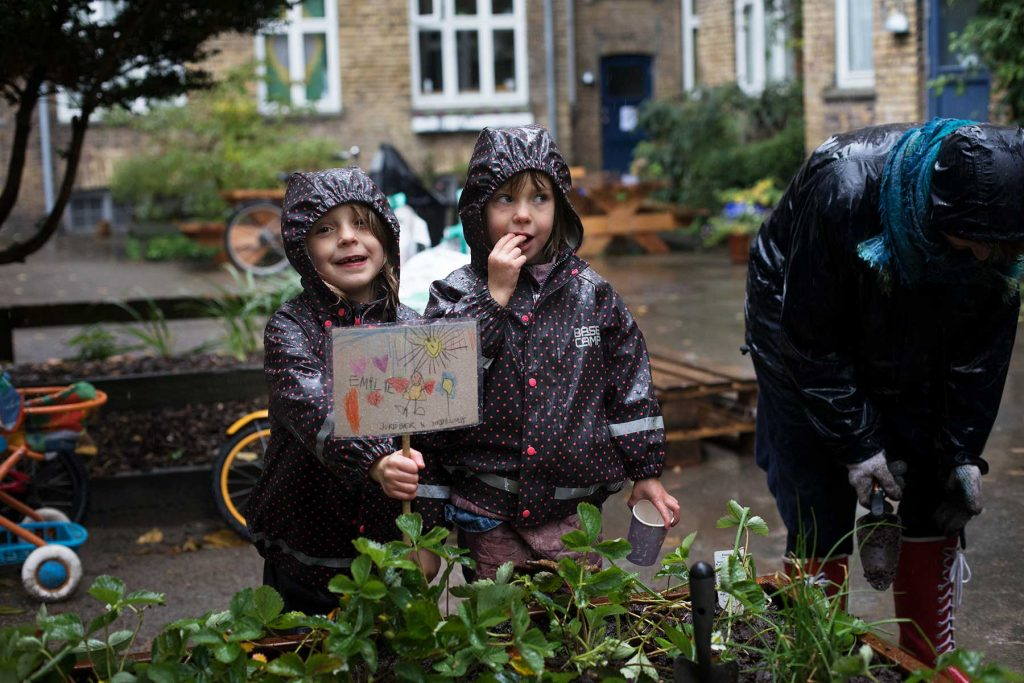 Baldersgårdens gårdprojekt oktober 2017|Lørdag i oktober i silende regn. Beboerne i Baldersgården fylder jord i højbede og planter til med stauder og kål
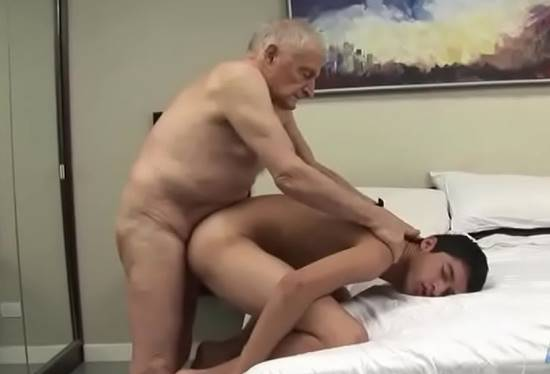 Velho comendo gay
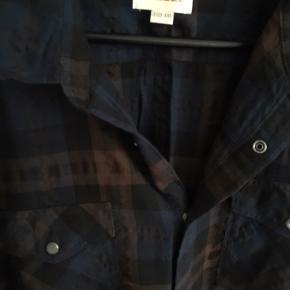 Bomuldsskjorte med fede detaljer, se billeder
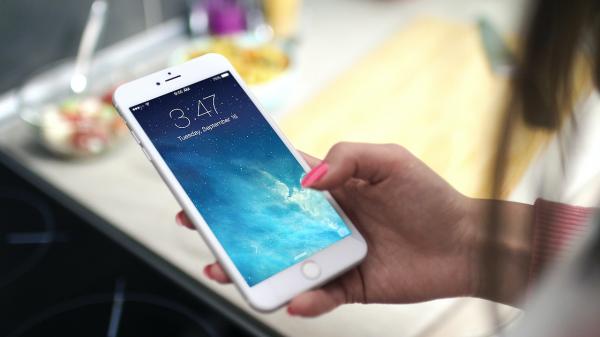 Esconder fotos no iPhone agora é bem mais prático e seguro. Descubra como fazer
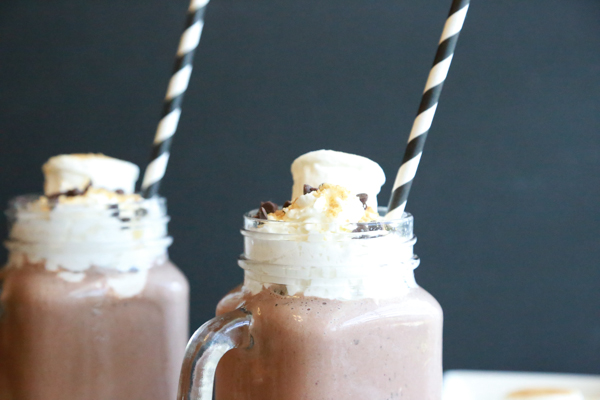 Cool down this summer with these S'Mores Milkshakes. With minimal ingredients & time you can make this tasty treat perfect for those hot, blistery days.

◆ Work request: The records above must be repeated exactly, minus their pictures.

◆ Answer section:
 Baldersgårdens gårdprojekt oktober 2017|Lørdag i oktober i silende regn. Beboerne i Baldersgården fylder jord i højbede og planter til med stauder og kål
 Velho comendo gay
 Bomuldsskjorte med fede detaljer, se billeder
 Esconder fotos no iPhone agora é bem mais prático e seguro. Descubra como fazer
 Cool down this summer with these S'Mores Milkshakes. With minimal ingredients & time you can make this tasty treat perfect for those hot, blistery days.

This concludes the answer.